Hospital utilization has been slightly declining over the years while expenses have been rising, according to AHA, so an increase in volume is desperately needed for many hospitals, especially those operating on thin margins.
In the face of industry uncertainty, many hospitals are tightening their belts, Igor Belokrinitsky, healthcare strategist at Strategy&, a member of the PwC network of firms, recently told Healthcare Dive. He mentioned many providers will likely stress zero cost increases among departments and could try to tinker with staffing or marketing costs to reduce some spending in the near term.
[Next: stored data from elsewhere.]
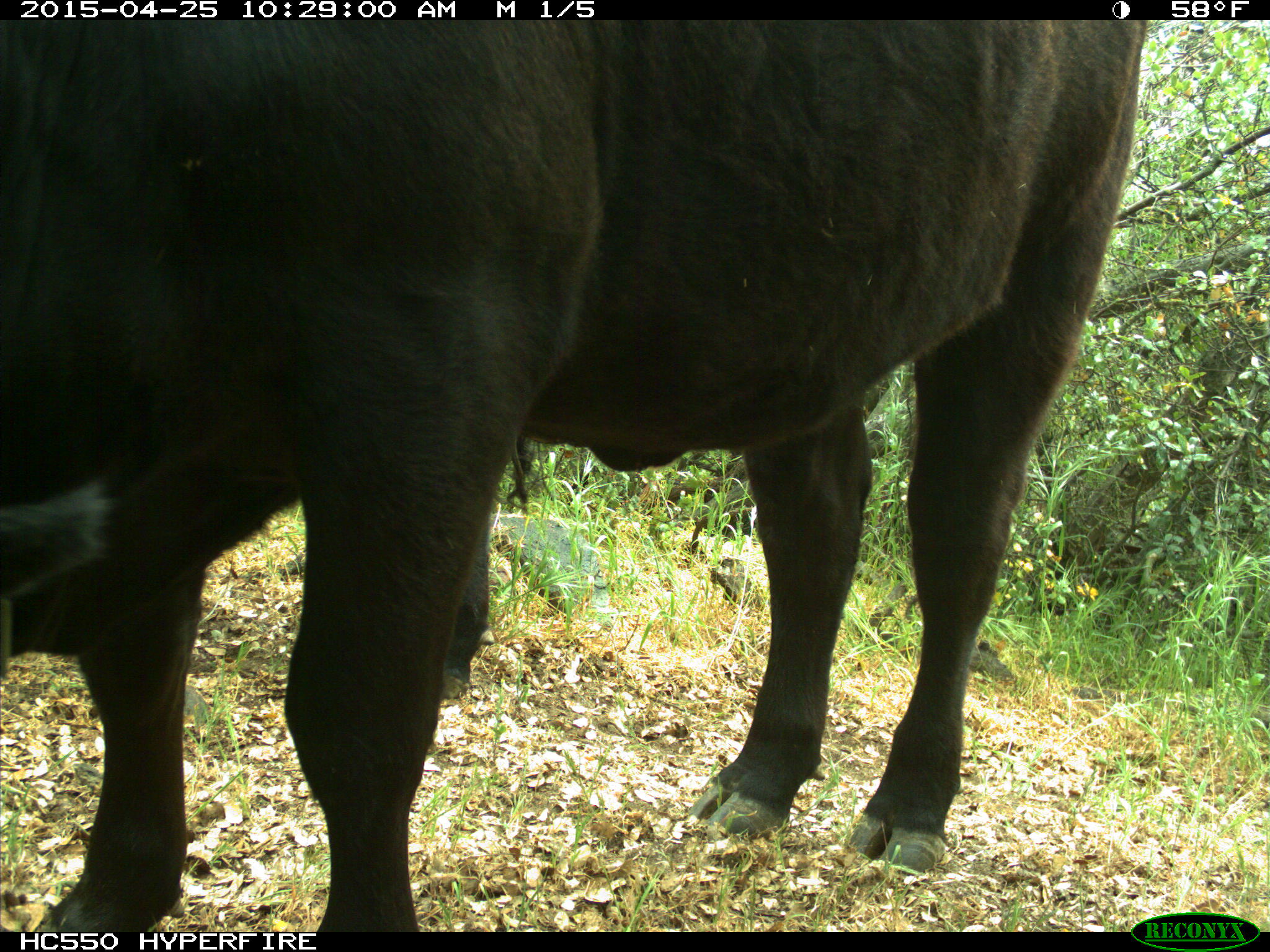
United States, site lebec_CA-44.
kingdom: Animalia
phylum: Chordata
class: Mammalia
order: Artiodactyla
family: Suidae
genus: Sus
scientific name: Sus scrofa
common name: wild boar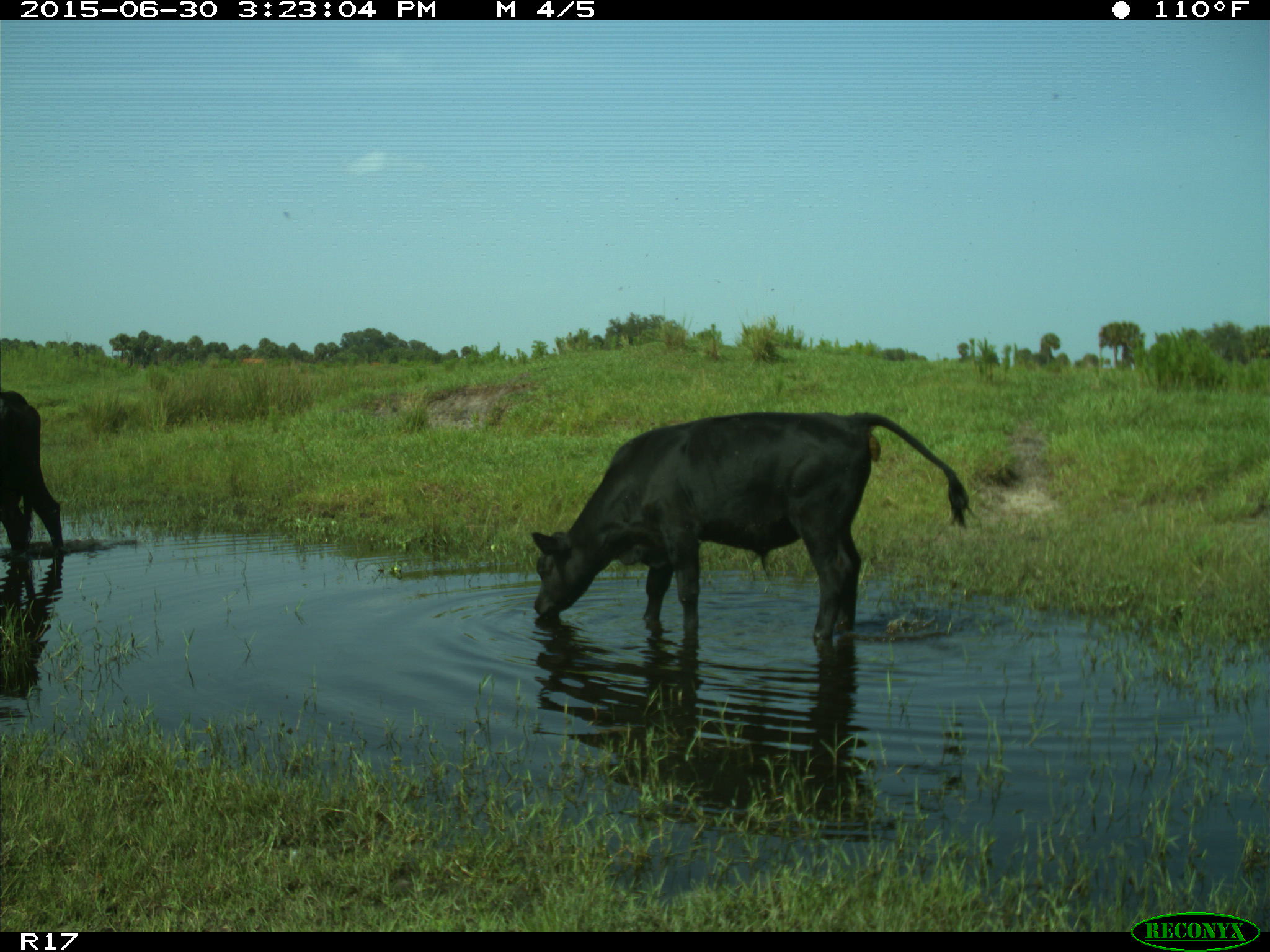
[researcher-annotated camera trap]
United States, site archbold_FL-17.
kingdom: Animalia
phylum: Chordata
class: Mammalia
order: Artiodactyla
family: Bovidae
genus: Bos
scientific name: Bos taurus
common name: domestic cow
In the long term, it may take a bit more work to take out costs from the system. "The changes are becoming more dramatic. Fortunately, there's a bit of a cushion there because what's been happening over the years is a lot of these hospital systems have consolidated," Belokrinitsky said. Generally in a a hospital merger, the bought property still gets to get its board, staff, etc. "That's the reserve that's out there," he said. "That's the value that could be squeezed out of the system if you . . . really integrated these hospital systems so they function much more as a system as opposed to as a random collection of hospitals."